▶ **What you are asked to do**
Every record below should be printed exactly as given.

(Rows of spatial question data)
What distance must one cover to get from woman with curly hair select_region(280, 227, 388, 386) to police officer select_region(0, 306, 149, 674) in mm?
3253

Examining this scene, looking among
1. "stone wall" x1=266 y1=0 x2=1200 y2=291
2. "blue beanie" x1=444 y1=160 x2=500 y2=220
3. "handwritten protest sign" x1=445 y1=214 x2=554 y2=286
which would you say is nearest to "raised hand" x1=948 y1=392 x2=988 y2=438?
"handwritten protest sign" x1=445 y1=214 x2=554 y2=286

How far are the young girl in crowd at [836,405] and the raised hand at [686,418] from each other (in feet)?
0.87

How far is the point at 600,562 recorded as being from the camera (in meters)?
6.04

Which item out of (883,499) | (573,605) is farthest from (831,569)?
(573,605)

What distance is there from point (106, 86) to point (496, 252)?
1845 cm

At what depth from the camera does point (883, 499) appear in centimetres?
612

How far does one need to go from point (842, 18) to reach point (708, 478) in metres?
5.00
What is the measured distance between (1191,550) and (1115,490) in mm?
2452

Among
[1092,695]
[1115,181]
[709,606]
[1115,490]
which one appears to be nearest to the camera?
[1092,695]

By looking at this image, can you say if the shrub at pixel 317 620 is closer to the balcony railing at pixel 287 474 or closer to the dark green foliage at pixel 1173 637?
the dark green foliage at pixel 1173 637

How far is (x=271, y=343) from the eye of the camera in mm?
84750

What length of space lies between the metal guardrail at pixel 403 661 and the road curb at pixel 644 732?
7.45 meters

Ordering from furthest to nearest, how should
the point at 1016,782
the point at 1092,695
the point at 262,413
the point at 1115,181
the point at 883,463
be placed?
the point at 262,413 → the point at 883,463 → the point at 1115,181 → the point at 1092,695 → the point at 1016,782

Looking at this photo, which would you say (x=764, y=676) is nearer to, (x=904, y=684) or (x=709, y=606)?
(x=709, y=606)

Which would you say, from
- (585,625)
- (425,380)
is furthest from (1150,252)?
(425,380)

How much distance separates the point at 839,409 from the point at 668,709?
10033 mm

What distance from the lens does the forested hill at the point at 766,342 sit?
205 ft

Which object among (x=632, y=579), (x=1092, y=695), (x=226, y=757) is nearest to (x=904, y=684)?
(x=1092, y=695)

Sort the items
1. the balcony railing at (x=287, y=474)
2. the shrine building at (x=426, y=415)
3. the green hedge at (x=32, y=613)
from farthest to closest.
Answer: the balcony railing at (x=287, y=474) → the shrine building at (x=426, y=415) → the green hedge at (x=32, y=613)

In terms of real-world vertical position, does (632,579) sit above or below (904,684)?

▶ **Written response**
What distance must one cover to get from woman with curly hair select_region(280, 227, 388, 386) to police officer select_region(0, 306, 149, 674) in mm?
3253

Examining this scene, looking among
1. "stone wall" x1=266 y1=0 x2=1200 y2=291
2. "blue beanie" x1=444 y1=160 x2=500 y2=220
3. "handwritten protest sign" x1=445 y1=214 x2=554 y2=286
which would you say is nearest to "raised hand" x1=948 y1=392 x2=988 y2=438?
"handwritten protest sign" x1=445 y1=214 x2=554 y2=286

How far are the young girl in crowd at [836,405] and the raised hand at [686,418] from each other (in feet)?
0.87

How far is the point at 600,562 recorded as being from the camera (in meters)?
6.04

Which item out of (883,499) | (573,605) is farthest from (831,569)?
(573,605)

What distance is there from point (106, 86) to point (496, 252)?
1845 cm

At what depth from the camera does point (883, 499) appear in centimetres?
612

How far does one need to go from point (842, 18) to reach point (708, 478) in metres?
5.00
What is the measured distance between (1191,550) and (1115,490) in mm?
2452

Among
[1092,695]
[1115,181]
[709,606]
[1115,490]
which one appears to be nearest to the camera?
[1092,695]

By looking at this image, can you say if the shrub at pixel 317 620 is closer to the balcony railing at pixel 287 474 or closer to the dark green foliage at pixel 1173 637?
the dark green foliage at pixel 1173 637

How far is (x=271, y=343) from the eye of the camera in mm?
84750

What length of space lies between the metal guardrail at pixel 403 661 and the road curb at pixel 644 732?
7.45 meters

Ordering from furthest to nearest, how should
the point at 1016,782
the point at 1092,695
the point at 262,413
the point at 1115,181
the point at 883,463
be placed?
the point at 262,413 → the point at 883,463 → the point at 1115,181 → the point at 1092,695 → the point at 1016,782

Looking at this photo, which would you say (x=764, y=676) is nearer to, (x=904, y=684) or (x=709, y=606)?
(x=709, y=606)

Which would you say, from
- (585,625)
- (425,380)
is furthest from (1150,252)?
(425,380)

How much distance separates the point at 839,409 from the point at 668,709?
10033 mm

What distance from the lens does the forested hill at the point at 766,342 sit?
205 ft

Which object among (x=632, y=579), (x=1092, y=695), (x=226, y=757) is nearest to (x=904, y=684)?
(x=1092, y=695)

Sort the items
1. the balcony railing at (x=287, y=474)
2. the shrine building at (x=426, y=415)
3. the green hedge at (x=32, y=613)
from farthest to closest.
Answer: the balcony railing at (x=287, y=474) → the shrine building at (x=426, y=415) → the green hedge at (x=32, y=613)

In terms of real-world vertical position, does (632,579) sit above or below (904,684)?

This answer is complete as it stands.